Kreissängerfest im Grönegau Chöre präsentieren sich in Melle vielseitig

Von Petra Ropers


Melle. Der Nachwuchs brachte es auf den Punkt: „Sing mit uns, weil Singen fröhlich macht“, forderte der Kinder- und Jugendchor Buer die vielen Aktiven im Forum auf. Und die Chöre des Sängerbundes Grönegau ließen sich nicht lange bitten.

Mit einem abwechslungsreichen Programm legten sie am Sonntag Zeugnis ab von der Musikbegeisterung in der Region. Zwar mussten die Freunde schwungvollen Chorgesangs auf die Sängervereinigung Westerhausen und ihren Jugendchor kurzfristig verzichten. Dafür boten ihnen jedoch elf Chöre im sommerlich geschmückten Forum einen bunten und kurzweiligen Melodienreigen. Und den ließ sich auch Bürgermeister Reinhard Scholz nicht entgehen.

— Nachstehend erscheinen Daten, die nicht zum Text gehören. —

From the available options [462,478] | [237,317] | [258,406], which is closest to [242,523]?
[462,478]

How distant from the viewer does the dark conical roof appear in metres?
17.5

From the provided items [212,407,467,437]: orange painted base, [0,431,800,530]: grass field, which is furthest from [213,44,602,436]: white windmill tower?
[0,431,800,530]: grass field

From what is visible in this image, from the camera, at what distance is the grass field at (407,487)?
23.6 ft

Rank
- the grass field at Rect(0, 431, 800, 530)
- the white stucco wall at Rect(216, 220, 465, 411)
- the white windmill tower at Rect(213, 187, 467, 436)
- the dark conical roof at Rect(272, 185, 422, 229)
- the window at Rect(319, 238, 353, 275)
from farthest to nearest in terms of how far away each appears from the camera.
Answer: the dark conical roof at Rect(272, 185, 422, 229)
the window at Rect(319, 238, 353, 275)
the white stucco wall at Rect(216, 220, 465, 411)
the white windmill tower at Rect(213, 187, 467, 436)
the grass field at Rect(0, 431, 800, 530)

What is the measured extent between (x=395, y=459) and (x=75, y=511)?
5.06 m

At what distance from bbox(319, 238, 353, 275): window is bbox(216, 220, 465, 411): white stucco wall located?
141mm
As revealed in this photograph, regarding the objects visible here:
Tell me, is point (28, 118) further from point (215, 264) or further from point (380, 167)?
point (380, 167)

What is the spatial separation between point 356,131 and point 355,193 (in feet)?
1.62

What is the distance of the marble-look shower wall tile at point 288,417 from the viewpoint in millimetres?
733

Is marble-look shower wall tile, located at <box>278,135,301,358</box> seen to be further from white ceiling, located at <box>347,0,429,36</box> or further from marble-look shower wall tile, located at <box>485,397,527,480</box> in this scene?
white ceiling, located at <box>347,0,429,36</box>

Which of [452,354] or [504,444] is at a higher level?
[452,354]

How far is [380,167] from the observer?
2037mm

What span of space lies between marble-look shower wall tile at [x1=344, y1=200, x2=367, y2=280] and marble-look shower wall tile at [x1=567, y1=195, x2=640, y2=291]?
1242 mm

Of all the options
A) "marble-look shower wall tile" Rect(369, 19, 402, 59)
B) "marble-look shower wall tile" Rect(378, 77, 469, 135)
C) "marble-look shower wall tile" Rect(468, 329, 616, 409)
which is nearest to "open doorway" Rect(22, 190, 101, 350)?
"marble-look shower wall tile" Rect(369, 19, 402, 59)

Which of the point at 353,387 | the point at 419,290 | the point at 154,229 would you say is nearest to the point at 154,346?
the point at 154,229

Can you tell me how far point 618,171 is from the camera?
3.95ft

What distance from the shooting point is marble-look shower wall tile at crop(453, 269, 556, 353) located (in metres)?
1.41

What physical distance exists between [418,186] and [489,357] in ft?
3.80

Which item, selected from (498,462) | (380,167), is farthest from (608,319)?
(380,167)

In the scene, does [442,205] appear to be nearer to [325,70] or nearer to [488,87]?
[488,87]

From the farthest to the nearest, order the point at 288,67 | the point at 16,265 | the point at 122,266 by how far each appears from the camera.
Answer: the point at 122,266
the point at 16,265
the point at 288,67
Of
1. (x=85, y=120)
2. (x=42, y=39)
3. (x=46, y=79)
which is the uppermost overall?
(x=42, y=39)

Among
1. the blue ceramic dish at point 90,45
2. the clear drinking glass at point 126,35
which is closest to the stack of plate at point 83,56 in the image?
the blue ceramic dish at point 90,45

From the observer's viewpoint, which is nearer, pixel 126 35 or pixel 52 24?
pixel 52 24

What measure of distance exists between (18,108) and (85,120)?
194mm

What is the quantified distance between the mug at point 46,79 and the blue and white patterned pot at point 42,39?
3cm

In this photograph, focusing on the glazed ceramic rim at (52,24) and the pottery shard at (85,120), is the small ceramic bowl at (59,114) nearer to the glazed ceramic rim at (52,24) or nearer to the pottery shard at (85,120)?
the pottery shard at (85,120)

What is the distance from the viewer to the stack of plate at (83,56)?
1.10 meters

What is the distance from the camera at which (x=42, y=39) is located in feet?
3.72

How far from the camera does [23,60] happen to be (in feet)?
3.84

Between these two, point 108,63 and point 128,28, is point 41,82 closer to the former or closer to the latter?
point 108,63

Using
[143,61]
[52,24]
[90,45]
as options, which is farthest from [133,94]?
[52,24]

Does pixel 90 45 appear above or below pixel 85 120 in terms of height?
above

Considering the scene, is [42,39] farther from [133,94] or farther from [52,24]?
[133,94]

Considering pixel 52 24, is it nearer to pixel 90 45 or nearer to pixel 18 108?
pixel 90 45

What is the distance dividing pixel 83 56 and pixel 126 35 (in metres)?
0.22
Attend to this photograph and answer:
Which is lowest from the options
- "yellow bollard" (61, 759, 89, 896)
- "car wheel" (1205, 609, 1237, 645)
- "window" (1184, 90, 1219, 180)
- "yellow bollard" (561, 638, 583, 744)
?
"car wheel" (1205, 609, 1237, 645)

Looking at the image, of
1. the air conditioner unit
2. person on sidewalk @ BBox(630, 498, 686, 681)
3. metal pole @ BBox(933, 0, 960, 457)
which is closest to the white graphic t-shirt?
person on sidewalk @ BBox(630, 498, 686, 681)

„Chorgesang ist nicht nur singen und gemütlich beisammensitzen“, verwies er auf die Disziplin der Probenstunden und auf das besondere Miteinander im Chor: „Niemand ist mehr wert als der andere.“ Dieses Miteinander vereint den Gesangsverein „Eintracht“ Neuenkirchen bereits seit 150 Jahren. „Wir sind stolz auf diese Tradition“, betonte die Vorsitzende Karin Hillbrenner. „Und unser gemeinsames Interesse bleibt nach wie vor die Chormusik.“

Daran ließ der Jubiläumschor als Gastgeber des diesjährigen Kreissängerfestes auch keinen Zweifel. Zum Auftakt des Programms ließ die „Eintracht“ nicht nur im „Prairie-Saloon“ von Fritz Wunderlich musikalisch die Colts rauchen. Auch „Tief im Urwald“ ging es mit Schüssen und hungrigen Krokodilen ziemlich ruppig zu. In den folgenden zwei Stunden präsentierten sich die Chöre des Sängerbundes bemerkenswert modern.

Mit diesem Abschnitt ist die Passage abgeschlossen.